Okunacak metin:
-=-=-=-=-

Mlliyet Milliyet Blog Milliyet Blog
 
Facebook Connect
Blog Kategorileri
 

06 Eylül '16

 
Kategori
Futbol
 

Millilerin gençlik aşısı tuttu

Millilerin gençlik aşısı tuttu
 

Dünya Kupası eleme grubunda ilk maçında Hırvatistan’la rakip sahada karşılaşan gençleşmiş milli takımımızın aldığı 1-1 beraberlik hem puan açısından hem de güven açısından oldukça olumluydu. İyi geldi. Zor oldu ama oldu.

2016 Avrupa Şampiyonasında Paris’te bu Hırvatistan’la ilk maçı oynamıştık yine. Hatta Fatih Terim Dünya Kupası kuralarında yine Hırvatistan çıkınca yarı şaka ‘’bunlarla akraba olduk artık’’ demişti. Aslında bu kadar sık maç yaptığımız bir rakip, tanınmış bir rakip olarak avantajımızdı.

Bir avantajımız daha vardı. Rakibin seyircisinin cezadan dolayı tribünde olmamasıydı. Bu müthiş avantajı da iyi değerlendirdik.

2016 Avrupa Kupasında Hırvatistan’a 1-0 yenilmiştik. Ardından İspanya’ya 3-0 yenilip iddiası olmayan formalite maçında ise Çek’leri 2-1 yenmiştik.

Futbolda olabilecek sonuçlardı ama spor kamu oyunun ve halkın kabul edemediği bir şey vardı. Ruhsuz bir takım gibiydik. Oynamadan yeniliyorduk. Hiçbir şey oynamadan. Hatırlayın. Milletin anlayamadığı ve kızdığı da buydu. Kimse orada şampiyon olmasını beklemiyordu.

Fatih Terim ‘’gerekeni yaparız’’ demişti.. 1-2 hazırlık maçında gerekeni pek yapmadı ama hazırlığını yapmış. Doymuş futbolcular ayıklayıp, takımı gençleştirmesi kafasına koymuş. Her şeyi de göze almış. Güvendiği oyuncular kendisini mahcup etmedi. Bir yerde hocanın gençlik planı tuttu. Şimdi eminim ki her şey daha iyi olacaktır..

-=-=-=-=-

Verilen bilgiler:
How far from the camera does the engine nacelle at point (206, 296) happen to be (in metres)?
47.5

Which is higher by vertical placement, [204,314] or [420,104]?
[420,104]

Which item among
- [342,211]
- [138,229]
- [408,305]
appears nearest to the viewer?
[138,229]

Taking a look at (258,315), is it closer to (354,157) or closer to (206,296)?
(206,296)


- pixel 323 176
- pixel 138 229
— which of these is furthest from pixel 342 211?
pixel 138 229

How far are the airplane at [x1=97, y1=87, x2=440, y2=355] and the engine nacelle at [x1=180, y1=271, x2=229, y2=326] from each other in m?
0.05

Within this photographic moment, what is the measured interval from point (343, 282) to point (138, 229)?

-=-=-=-=-

Yapılacak iş: Milli takımın Hırvatistan beraberliğini anlatan yazıyı kaldığı yerden sürdürebilir misin? Satırlar, yazıdan bağımsız ayrı bir malzemedir.

Beklenen yanıt:
Maça gelince;

Maçtan önce Fatih Terim’in basın açıklamaları tedirginlikle doluydu.. ‘’Kime sorsanız, size Hırvatistan’ın maçın favorisi olduğunu söyler’’ derken yenilebiliriz de mesajı veriyordu ama mental ve taktik olarak hazır olduklarını da ilave ediyordu. Sadece fizik olarak yetersiz kalabiliriz diye açık açık da söylüyordu.

‘’Ben futbolcularıma hayatımda her zaman mağlubiyetten korkmamalarını söyledim’’ diyordu ama tecrübeli hoca kazanmak için de oynatmıyordu. İstediği oldu aslında.

Maçın ilk 25 dakikasında ortada geçen oyun bu dakikadan sonra Hırvat hakimiyetine girdi. İnanılmaz bir de direkten dönen topu avuta atmaları vardı. Devrenin sonlarına doğru iyice bunaldığımız anlardı. 45. dakikada tarih yine tekerrür etti.

Hırvatistan 45 dakikada bir penaltı kazandı. Sahanın en iyilerinden olmasına rağmen ceza sahasında ters bir çalım yiyen M.Topal arkasındaki İsmail’i de oyundan düşürünce penaltya sebep oldular. 45+1 de de Hakan serbest vuruştan biraz da şansla rakip futbolcunun kafasına çarpan topa kalecileri hiçbir şey yapamadı. Bu 45 de yediğimiz 45+1 de attığımız gol 2012 Avrupa şampiyonasında Semh Şentürk’ün attığı golle penaltılara kalan ve kazanılan maçı hatırlattı ister istemez.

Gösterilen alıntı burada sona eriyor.